• [Work to complete] Starting at the line that contains "As shown in" and stopping after the last of the entries, express each entry as one row of a two-column CSV with the headers input and output. Put its text and its answer each in a single quoted field, with line breaks replaced by spaces.

* Begin Dataset *

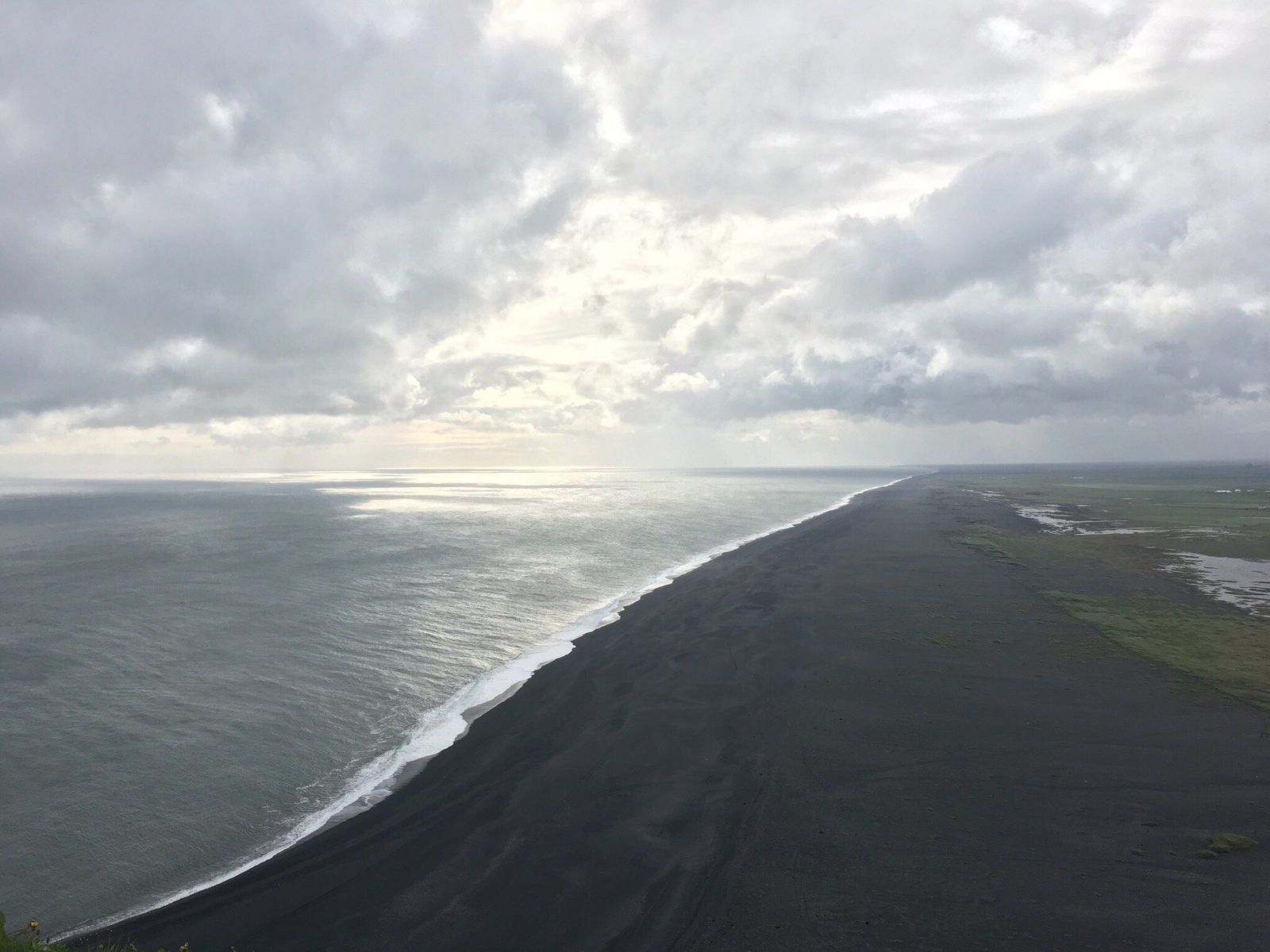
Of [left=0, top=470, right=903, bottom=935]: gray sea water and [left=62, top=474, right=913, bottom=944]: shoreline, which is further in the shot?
[left=0, top=470, right=903, bottom=935]: gray sea water

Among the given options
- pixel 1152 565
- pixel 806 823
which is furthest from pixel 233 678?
pixel 1152 565

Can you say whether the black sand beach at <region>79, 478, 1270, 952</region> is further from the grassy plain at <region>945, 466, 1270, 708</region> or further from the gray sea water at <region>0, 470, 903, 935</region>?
the grassy plain at <region>945, 466, 1270, 708</region>

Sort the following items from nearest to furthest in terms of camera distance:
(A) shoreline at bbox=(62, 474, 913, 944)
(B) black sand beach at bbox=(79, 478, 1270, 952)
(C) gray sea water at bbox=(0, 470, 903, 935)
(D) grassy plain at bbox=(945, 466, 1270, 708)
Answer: (B) black sand beach at bbox=(79, 478, 1270, 952) < (A) shoreline at bbox=(62, 474, 913, 944) < (C) gray sea water at bbox=(0, 470, 903, 935) < (D) grassy plain at bbox=(945, 466, 1270, 708)

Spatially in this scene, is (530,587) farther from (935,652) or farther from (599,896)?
(599,896)

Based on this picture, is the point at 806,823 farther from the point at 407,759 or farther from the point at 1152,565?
the point at 1152,565

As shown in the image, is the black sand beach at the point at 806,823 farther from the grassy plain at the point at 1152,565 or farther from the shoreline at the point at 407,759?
the grassy plain at the point at 1152,565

* End Dataset *

• [Exercise response]
input,output
"As shown in the image, is the black sand beach at the point at 806,823 farther from the grassy plain at the point at 1152,565 or farther from the shoreline at the point at 407,759?","the grassy plain at the point at 1152,565"